Problem set>
**A.** In the personal account below about desire and attraction, list each condition named in the sentence that begins "When I'm feeling accomplished."
**B.** Retype the passage of the personal account below about desire and attraction, from "I don’t label" up to and including "them by myself.".
**C.** Write what comes next in the personal account below about desire and attraction, continuing after its final sentence.

Document text>
/---
I do like foreplay; all kinds of foreplay are extremely enjoyable. I think what we conventionally call foreplay is also sex. It’s valid and I don’t need penetration of any kind for it to be sex.
For me, safety is linked to high sexual attraction. As a woman, if I feel safe, not just physically but even emotionally and mentally, I’m able to feel high sexual attraction. On the other hand, uncertainty, judgment, passive-aggressiveness all mean low sexual attraction.
I don’t label myself as demisexual, but I believe I’m on the spectrum so I don’t experience much spontaneous desire. I do masturbate but very rarely, and often after being stimulated by a partner or an experience. I have tried vibrators, but only in partnered sex. I don’t feel like using them by myself.
What makes me feel sexy about myself is a great mental health day, honestly. When I’m feeling accomplished, my self-worth is high, I’m happy, I’m having a good time – I feel great about myself.
\---
Recorded information>
/---
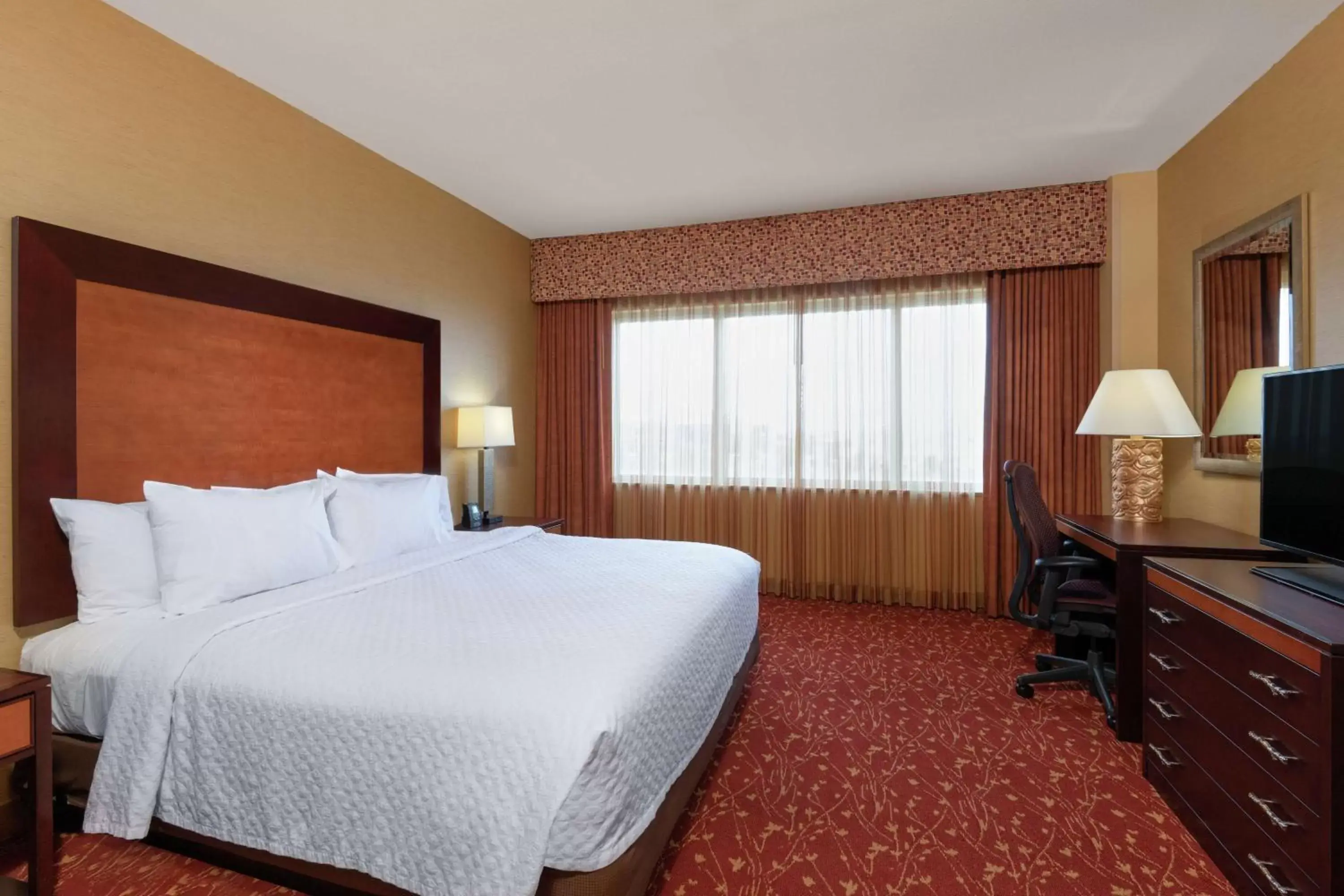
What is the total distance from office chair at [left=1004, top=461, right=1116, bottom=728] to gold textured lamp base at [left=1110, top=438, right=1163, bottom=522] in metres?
0.37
\---
Response list>
**A.**
- Feeling accomplished
- Self-worth is high
- Being happy
- Having a good time

**B.**
I don’t label myself as demisexual, but I believe I’m on the spectrum so I don’t experience much spontaneous desire. I do masturbate but very rarely, and often after being stimulated by a partner or an experience. I have tried vibrators, but only in partnered sex. I don’t feel like using them by myself.

**C.**
All my relationships have been pretty normal. I’m attracted to intelligence, kindness, good conversation, and progressive politics. I think growing up fat, I somehow conditioned myself into not being vain and I don’t feel any attraction based on physical attributes or body types. I think that being fat is like a great filter. It’s how I filter out shallow, misogynistic people just by looking like how I do!
The constant narrative in extended family and acquaintances and parts of the media just makes you think like being thin=being desirable. And it took following a lot of fat and fat positive creators and educators online for me to even recognize the narrative we are fed and how much fatphobia is internalized in fat people ourselves.
This interview has been edited and condensed for clarity.